Full disclosure: Books like this have a tendency to take my enviro-angst to a whole new level. I consider myself concerned with environmental issues, but I clearly have not yet reached Colin Beavan (a.k.a. did-not-use-toilet-paper-for-a-year-man) levels of environmental virtue. I would say that I have a moderate to high level of "impact guilt"; I carpool, but feel bad for not owning a hybrid or taking the bus. I recycle, but feel remorseful for buying food with lots of packaging. Mass Destruction took me from a vague kind of guilt when throwing my towels into the dryer straight to an appendicitis-like pain when thinking of all the copper wiring that has made my lifetime of electricity use possible.
If you have never seen pictures of the Bingham Pit Mine outside of Salt Lake City, Utah, its scope will definitely take your breath away. Measuring two and a half miles wide and three-quarters of a mile deep, the mine is one of only two man-made objects that are visible from space. LeCain sees this as fitting, “given that the astronauts’ technological home away from home in space would most likely contain copper, aluminum, gold, and other metals mined in open pits.” However, LeCain argues convincingly that the rise of technological innovation and efficiencies that sent Americans to the moon has also created the potential for the worldwide depletion of natural resources and irrevocable damage to ecologically important areas. LeCain describes the proliferation of “dead zones,” which are areas near pit mining operations that have been so besieged and exploited that they essentially become sterile, and even poisonous.

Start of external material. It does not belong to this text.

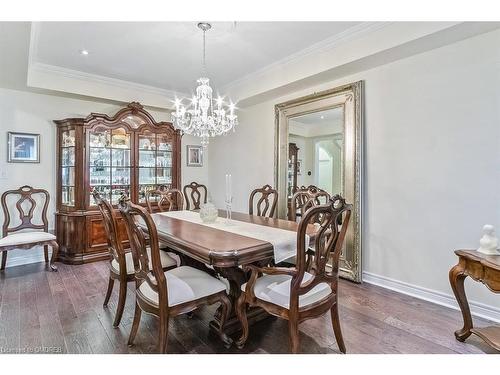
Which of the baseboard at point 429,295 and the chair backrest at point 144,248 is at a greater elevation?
the chair backrest at point 144,248

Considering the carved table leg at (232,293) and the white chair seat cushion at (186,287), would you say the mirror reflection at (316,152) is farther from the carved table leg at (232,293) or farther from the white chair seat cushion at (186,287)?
the white chair seat cushion at (186,287)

Even more alarming is LeCain’s assertion that as developing countries takes on American-style production and consumption habits, the environmental crises created by open pit mining will grow exponentially. Yet, in the fair-minded style LeCain uses throughout the book, he argues that America should not ask the rest of the world to abandon their lucrative mining operations due to environmental impact. Now that we have benefited from the mineral riches we have extracted, we cannot hypocritically expect the rest of the world to sit by and pass up the opportunity such technology provides to its people. The obligation of America, according to LeCain, will be in scientific advancement: finding ecologically sound methods for mineral extraction. His hope is that these advancements will provide an increased quality of life for people around the world.
I fervently hope LeCain is right that our future is one where technology and ecology coincide. However, barring the simultaneous worldwide vaporization of every iPod, Hummer, and coal-fired power plant, I have trouble believing humanity will ever be able to use earth’s resources with anything remotely resembling sustainability. But that could just be my enviro-angst talking.